I have continued my therapy work to heal what I like to call the lowercase “t” traumas because the MDMA therapy healed my capital “T” traumas. My therapist likes to remind me of the work I’ve done and how much of the mental onion I have peeled back to free myself of my early trauma. I just smile in gratitude because while I did the work, I needed the MDMA medicine and psychotherapy support to make the healing happen.
Looking Forward
I knew as I was becoming more alert in my third journey that I was supposed to write a book advocating for MDMA therapy. I even chatted about the need for a voice that corporate, type-A people like me would take seriously, considering the stigma that surrounds psychedelics. I had always enjoyed writing and realized that this was my time to tell the story of how this therapy healed some of my deepest trauma wounds.
Then, after attending a psychedelic tourism retreat, I also put my teaching hat on (I was an English teacher at the start of my career) and created an intentions-setting workbook to help people decipher what their bodies and minds could be communicating and put those discoveries into psychedelic therapy intentions.
I decided to continue my advocacy via YouTube after TEDx rejected my talk about how MDMA therapy works. While they have published several researchers and Ph.D.s talking about psychedelic psychotherapy, they apparently didn’t want a patient perspective. My irritation with that organization ultimately led me to create the educational YouTube channel that I wish had been around when I was going through the therapy.
Presently, I am working on my IPEC and Thirdwave coaching certifications so I can help people unpack their own trauma and blockers. I think with the availability of these medicines becoming more common, people will need preparation and integration support so they can live their best lives. With my trauma history, medicine experience, and coaching skills, I know I can pay forward the healing I have experienced and help others.
Is MDMA Therapy Right For You?
I know my story makes people raise their hands to line up for this therapy. The most common question I hear is about the availability of MDMA therapy. Fortunately, we are very close to FDA approval in the US, and the rest of the world is watching.

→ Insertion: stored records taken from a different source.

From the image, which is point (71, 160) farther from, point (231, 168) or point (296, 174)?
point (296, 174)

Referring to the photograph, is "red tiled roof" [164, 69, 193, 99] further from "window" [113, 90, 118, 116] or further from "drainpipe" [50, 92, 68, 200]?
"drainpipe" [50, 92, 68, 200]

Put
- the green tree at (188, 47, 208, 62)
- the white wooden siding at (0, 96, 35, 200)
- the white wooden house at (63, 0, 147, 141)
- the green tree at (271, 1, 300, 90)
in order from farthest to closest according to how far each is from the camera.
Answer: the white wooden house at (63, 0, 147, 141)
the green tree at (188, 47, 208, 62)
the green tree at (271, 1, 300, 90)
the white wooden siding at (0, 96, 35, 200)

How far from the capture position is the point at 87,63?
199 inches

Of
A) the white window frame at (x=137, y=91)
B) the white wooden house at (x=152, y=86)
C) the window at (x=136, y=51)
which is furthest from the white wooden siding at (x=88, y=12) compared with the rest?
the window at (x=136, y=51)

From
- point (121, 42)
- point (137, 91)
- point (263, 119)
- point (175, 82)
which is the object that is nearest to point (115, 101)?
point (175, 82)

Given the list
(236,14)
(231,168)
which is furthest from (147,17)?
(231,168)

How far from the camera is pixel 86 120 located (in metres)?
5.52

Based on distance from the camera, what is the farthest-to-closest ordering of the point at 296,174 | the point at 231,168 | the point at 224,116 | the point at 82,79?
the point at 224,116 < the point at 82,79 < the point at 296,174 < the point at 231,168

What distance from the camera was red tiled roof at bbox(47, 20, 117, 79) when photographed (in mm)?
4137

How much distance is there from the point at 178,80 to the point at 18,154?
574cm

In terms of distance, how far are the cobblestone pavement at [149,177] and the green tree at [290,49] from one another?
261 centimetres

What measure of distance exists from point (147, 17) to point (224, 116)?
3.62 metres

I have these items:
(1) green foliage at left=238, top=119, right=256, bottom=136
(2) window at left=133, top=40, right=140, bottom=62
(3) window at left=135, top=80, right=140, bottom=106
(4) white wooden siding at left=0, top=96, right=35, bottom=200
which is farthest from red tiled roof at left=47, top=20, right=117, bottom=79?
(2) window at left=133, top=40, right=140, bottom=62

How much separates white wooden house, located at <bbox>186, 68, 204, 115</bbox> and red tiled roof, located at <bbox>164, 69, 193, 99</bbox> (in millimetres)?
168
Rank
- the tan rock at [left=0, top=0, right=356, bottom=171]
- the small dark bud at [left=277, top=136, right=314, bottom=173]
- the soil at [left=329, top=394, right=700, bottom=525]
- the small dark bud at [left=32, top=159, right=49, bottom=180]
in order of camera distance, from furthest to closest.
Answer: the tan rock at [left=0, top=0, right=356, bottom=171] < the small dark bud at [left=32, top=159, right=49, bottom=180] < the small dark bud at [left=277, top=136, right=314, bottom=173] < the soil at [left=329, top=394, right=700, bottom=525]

Right now, only Australia has MDMA therapy for PTSD available, but when the US approves it, other countries will take the therapy more seriously, and we’ll start to see it globally.
The FDA has the MDMA-assisted therapy for PTSD therapy application and is expected to finish its evaluation by August 2024. Then, the DEA has three months to reschedule MDMA to make it available for clinicians. I know a lot of Ketamine clinics are positioned well to add MDMA therapy to their list of services, so I am hopeful we’ll see this therapy become available in 2025.
So, I encourage people to start researching now to determine if this therapy would be appropriate. MAPS is the place to start to understand clinical research and any future trials that may open.
Internet searches can also lead you to other trials run by private companies and universities. I predict we’ll see far more healing opportunities in the years to come than currently exist. For the privilege of being one of those voices who can help people on their own journeys, I am very thankful.